Solved: Search to Provide Days in Hot/WarmDB

jodros · ‎03-21-2012

In our environment, we have a CIFS share that is used to store all colddb. Warm is rolled to cold when the hot/warm volume hits 200GB.

maxVolumeDataSizeMB = 204800

I know how much data is being stored locally on the indexers versus the CIFS, but I would like to know how many days worth of data is stored locally on the indexers. I am about to do some basic calculations looking at what we typically index in a day, but that does not factor in the compression that Splunk does.

I was wondering if there is a search that could be constructed that could show the oldest timestamp of data in the warmdb. That would be exactly what I need. The reason I need this is to appease our auditing department which is not comfortable not knowing the exact days stored locally versus on CIFS.

Thanks in advance.

jodros · ‎03-21-2012

So I got this idea from a Splunk support engineer. He told me that the warmdb buckets are labeled with the start and end times in cron for the data in the warmdb buckets. He also told me that I can see the events from Splunk of moving a warm bucket to cold. So with that in mind, if I search for the most recent roll from warm to cold, then parse out a field that shows the latest time in cron for that data, that could give me an indication of the earliest data in warm. I have constructed a search that breaks this out per index per host. Let me know what is my logic is flawed.
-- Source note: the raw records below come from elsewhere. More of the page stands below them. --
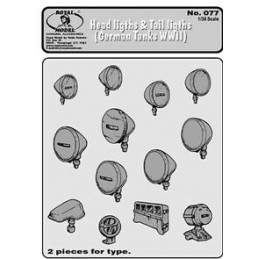 RM-077 ROYAL MODEL 077 1/35 Head Lights-Tails Light for WWII German Tanks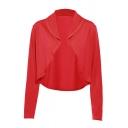 Chic Popular Ladies' Long Sleeve Shawl Collar Slim Fit Plain Open Front Draped Jacket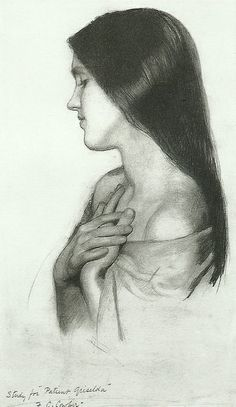 Frank Cadogan Cowper Study for 'Patient Griselda' Profile Drawing, Face Profile, Female Portrait, Portrait Art, Figurative Kunst, Pre Raphaelite, Art Plastique, Art History, Art Drawings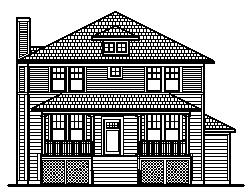 Luxury 2 Story House Plans 4 bedroom 4 Bath Minneapolis Rochester Minnesota St Paul Milwaukee Wisconsin Madison Green Bay Mesquite Texas Beaumont Waco
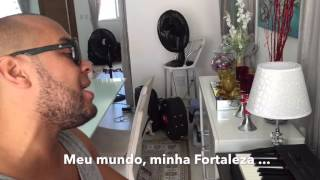 "Ton Carfi canta ""Minha Fortaleza"" de DD Júnior"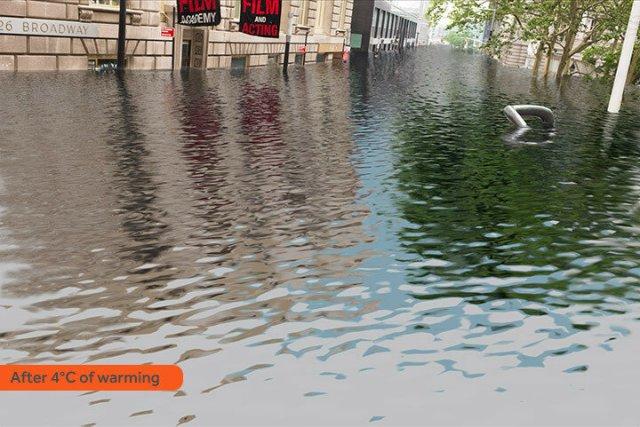Глобальное потепление: на сколько будут затоплены города при повышении температуры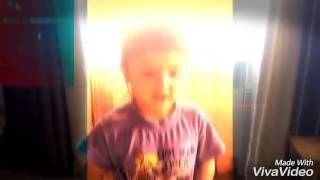 Ребёнок  делится впечатлением от фильма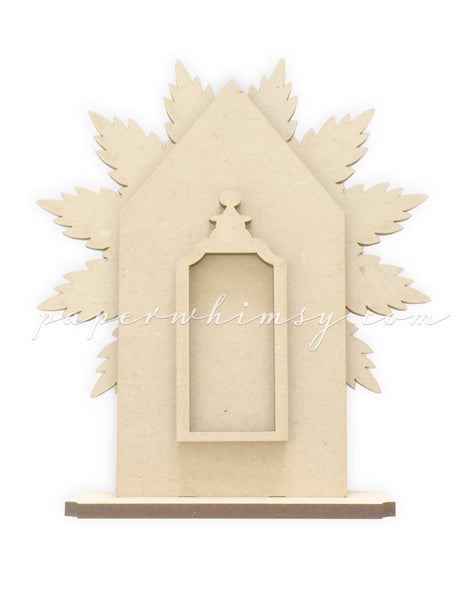Feathered Cottage - paperwhimsy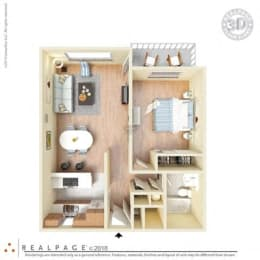 1 Bed, 1 Bath, 621 square feet floor plan 3d furnished
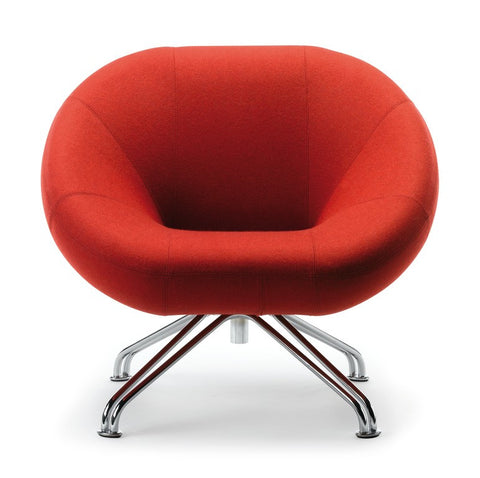 RBM Sweep armchair Red Front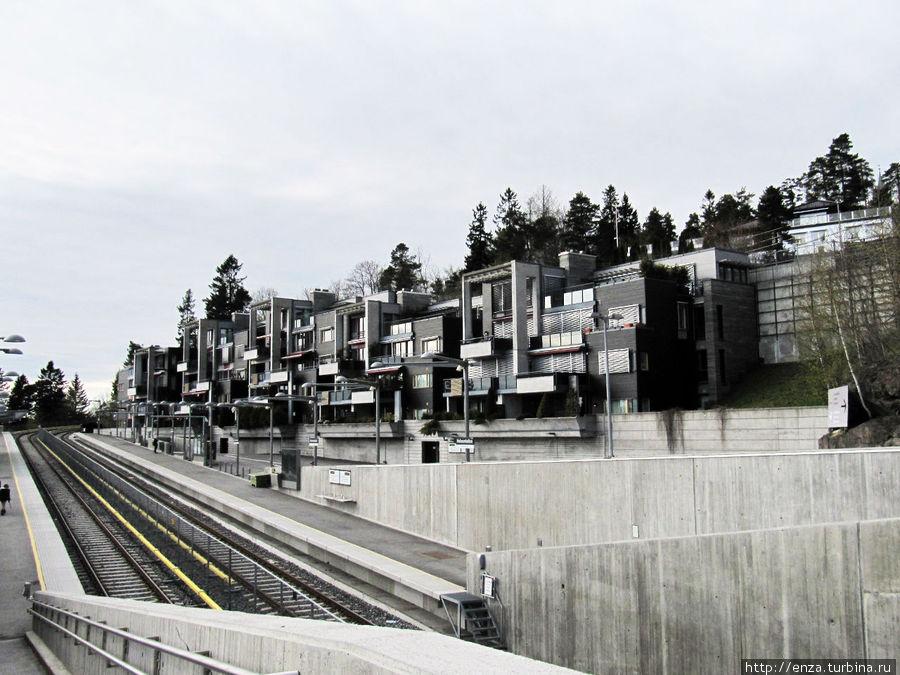 Станция метро Холменколлен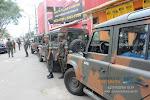 Forças de Segurança Fazem Simulação de Conflito na Estação de Deodoro para as Olímpiadas 00376.jpg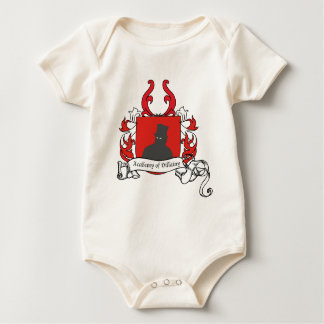 Academy of Villainy coat of arms Baby Bodysuit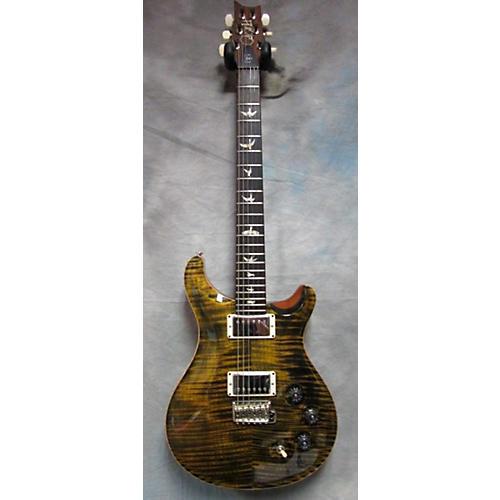 PRS DGT Solid Body Electric Guitar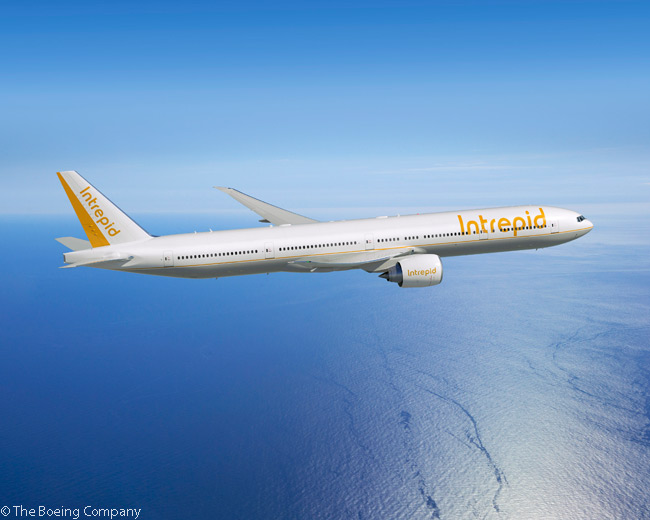 On July 15, 2014, at the Farnborough International Airshow, lessor Intrepid Aviation placed its direct order with Boeing order for 777-300ERs, ordering six of the type. Boeing valued the order at $1.9 billion at list prices. This computer graphic image shows a Boeing 777-300ER in Intrepid Aviation's house livery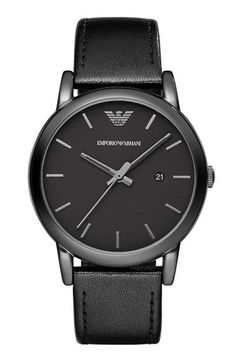 Emporio Armani Leather Strap Watch, 41mm | Nordstrom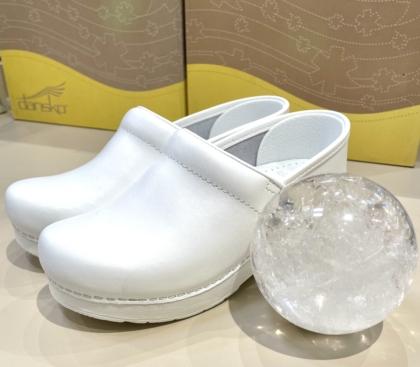 何となく似てる石と靴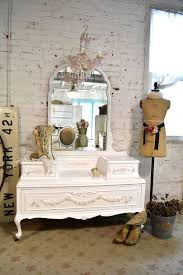 Simply Shabby Chic Vanity by Best 20 French Vanity Ideas On Pinterest Vintage Furniture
I know that there might be a gap between the last date in the newly formed cold bucket and the oldest warm bucket, but it at least gives me an estimate.

index=_internal sourcetype=splunkd bucketmover move completed | rex field=_raw "/opt/splunk/var/lib/splunk/(?<index>\w+)/" | rex field=_raw "/db_(?<time_cron>\d+)_\d+_" | dedup index host | eval time_human=strftime(time_cron, "%m-%d-%Y %H:%M:%S") | table _time host index time_human

View solution in original post

Hdholariya

Here is the search to find out approx. how many days data is stored in hot/warm buckets and then it moved to cold buckets.

index=_internal sourcetype=splunkd component=HotBucketRoller "finished moving hot to warm" 
| rename to as bucket_name 
| append 
    [| search index=_internal sourcetype=splunkd "BucketMover" "Done move warm to cold" 
    | rex field=_raw "bucket=(?<bucket_name>[^\s]*)\s" ] 
| stats earliest(_time) as start latest(_time) as end by idx bucket_name 
| eval diff_in_days = (end -start)/(60*60*24)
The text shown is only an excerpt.